AH, London, city of open-top buses, rhyming slang, red telephone boxes by the Cutty Sark, stately homes with huge grounds and a policeman on the gate, market stalls on the South Bank, and young, clean-cut musicians just waiting to be discovered at nice, clean hostels. Well, if that's what Hollywood wants for What A Girl Wants then that's what the American girl abroad will have.

Welcome to their London, not our London, for a typically patronising Tinseltown twist on Cinderella in the English capitol, in a make-over movie so riddled with clich that it is enjoyable, if only in a jaw-dropping way.
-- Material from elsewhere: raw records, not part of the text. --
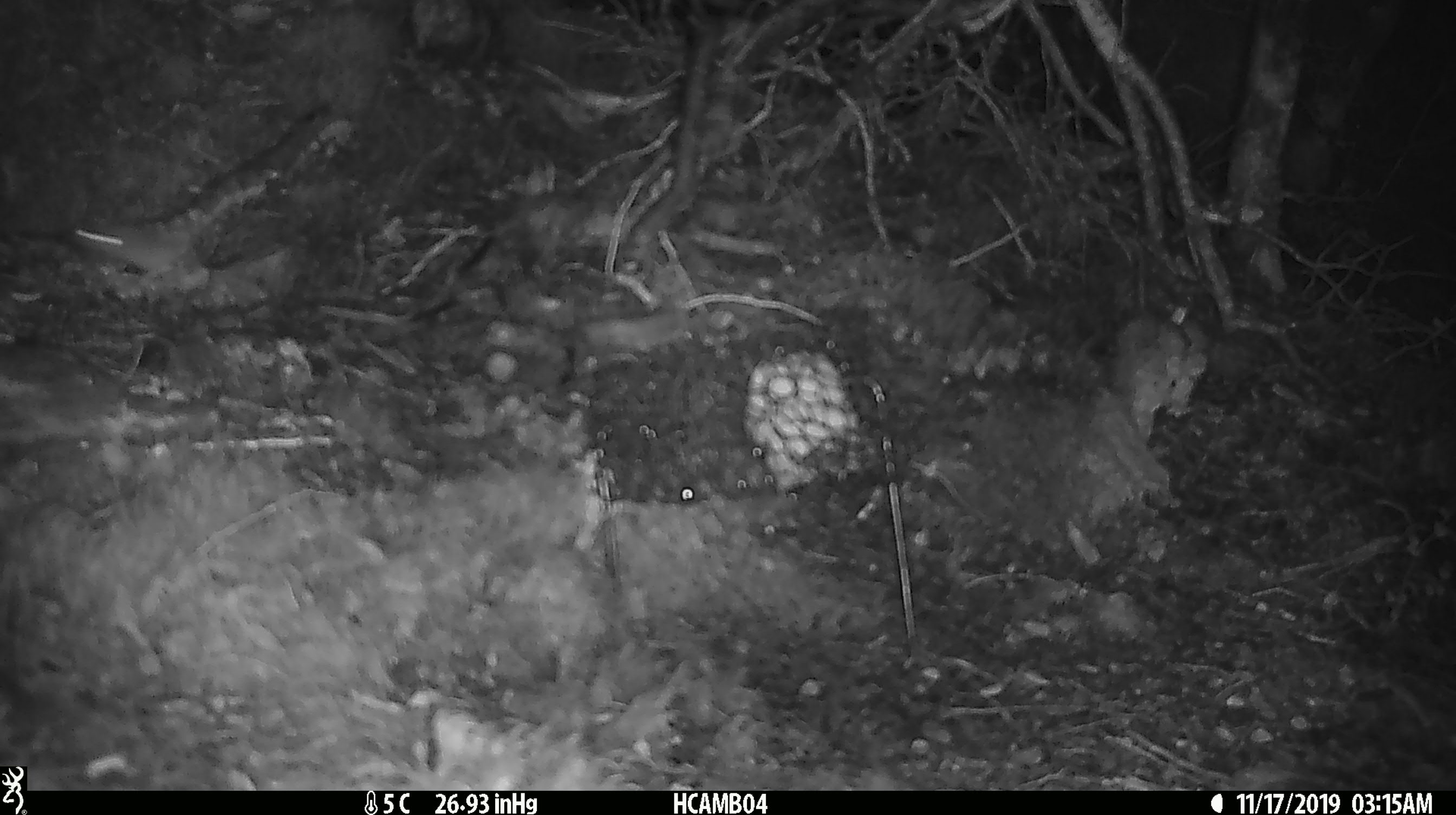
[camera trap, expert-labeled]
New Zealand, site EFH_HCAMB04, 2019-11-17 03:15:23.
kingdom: Animalia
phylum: Chordata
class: Mammalia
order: Rodentia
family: Muridae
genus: Mus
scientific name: Mus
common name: mouse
Mouse (Mus).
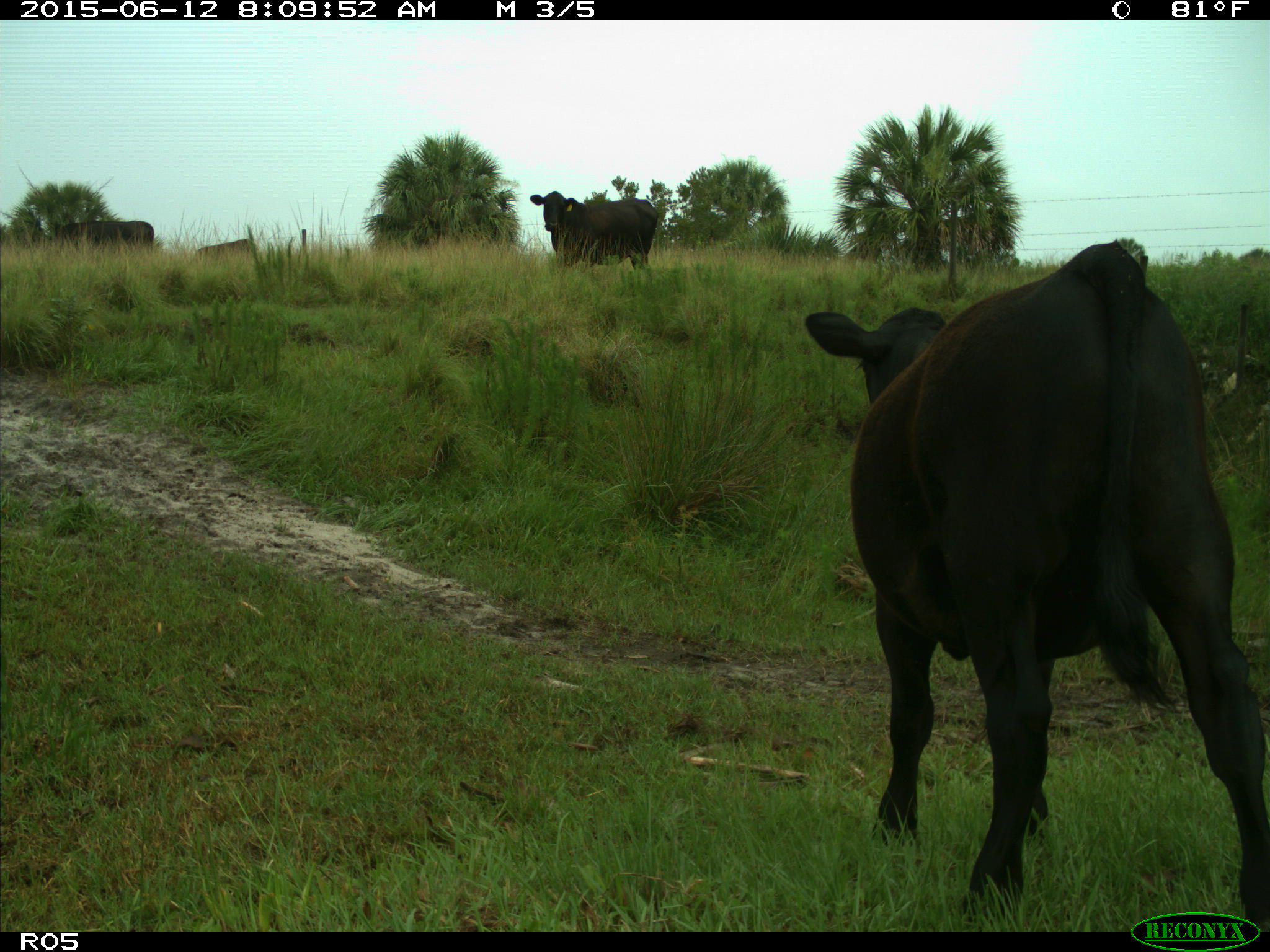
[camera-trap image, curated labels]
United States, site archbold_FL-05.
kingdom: Animalia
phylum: Chordata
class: Mammalia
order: Artiodactyla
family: Bovidae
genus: Bos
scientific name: Bos taurus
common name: domestic cow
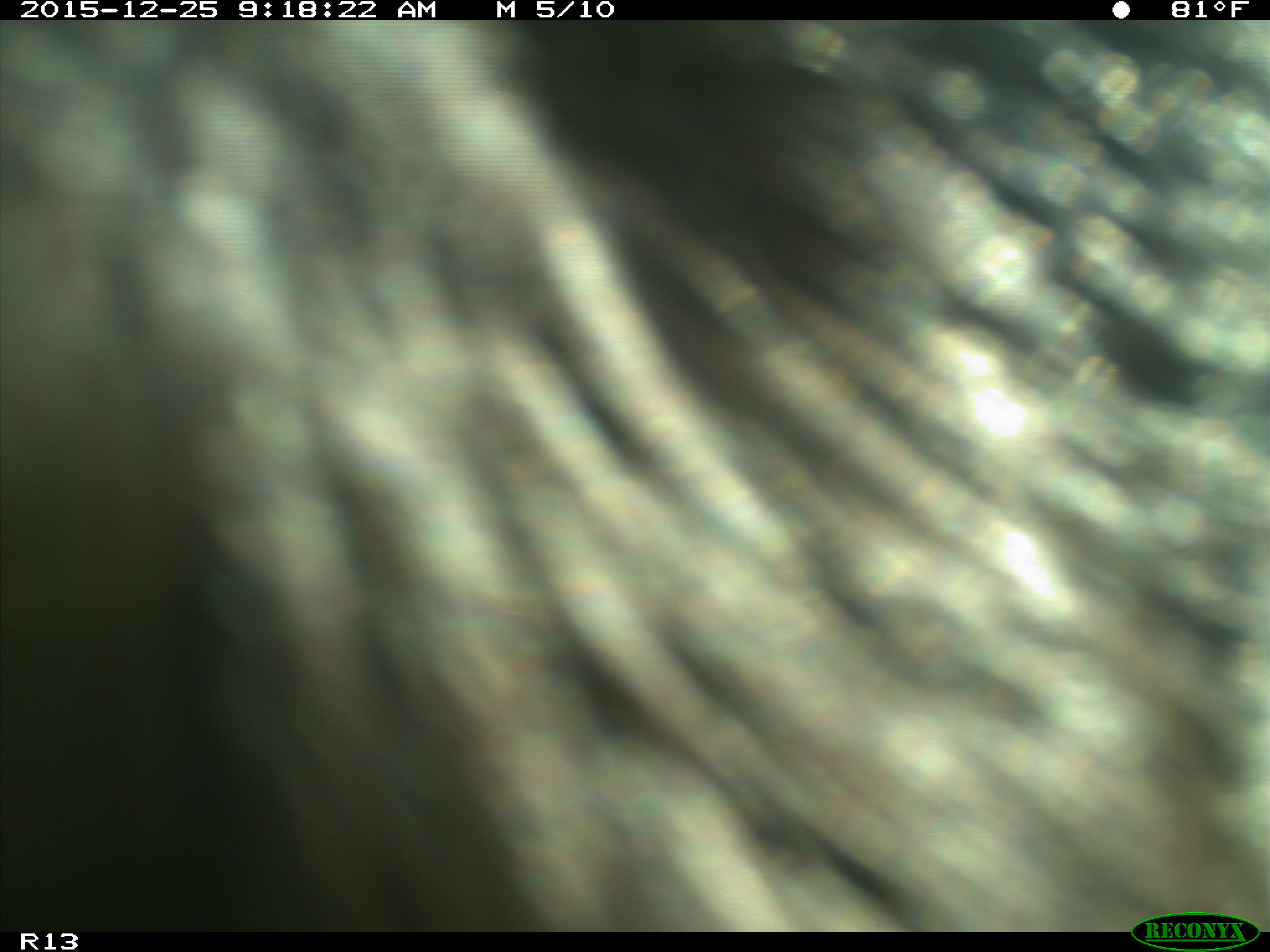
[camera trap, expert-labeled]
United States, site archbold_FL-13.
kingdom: Animalia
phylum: Chordata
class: Mammalia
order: Artiodactyla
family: Bovidae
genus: Bos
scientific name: Bos taurus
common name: domestic cow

Little princesses will love it as a slumber party-movie to replace The Princess Diaries.

The 'girl' is New Yorker Daphne, played by Amanda Bynes as an air-brushed Avril Lavigne, and she is a hip Chinatown teen who leaves a note for her Bohemian mum, rock chick Libby (Kelly Preston), saying she has left New York to find the father she has never met.

He just happens to be Lord Dashwood, once a biker in leathers with a thing for Indian travel, but now Colin Firth in another of his awkward aristocrat roles, and here looking only slightly less bored than Ralph Fiennes in Maid In Manhattan. Henry Dashwood has a London pad even bigger than Buck House and still has a wild, independent streak that has seen him resign his seat in the Lords to pursue his ambitions to be an MP.

Libby turns up at his door, encountering the Ugly Sisters of the piece, Dashwood's humourless fiancee (Anna Chancellor, in another of her Duckface turns) and her stuck-up daughter. Libby is, naturally, a breath of fresh American bubblegum, soon to bring some reality to this dusty pile with its aged staff and unnecessarily large rooms.

If all that America-knows-best attitude is galling, there is one saving grace. You can't help but smile at the clash of the naughty and the haughty as director Dennie Gordon sends up English restraint. Don't embrace, says Henry's mother; we English reserve affection only for our dogs and horses.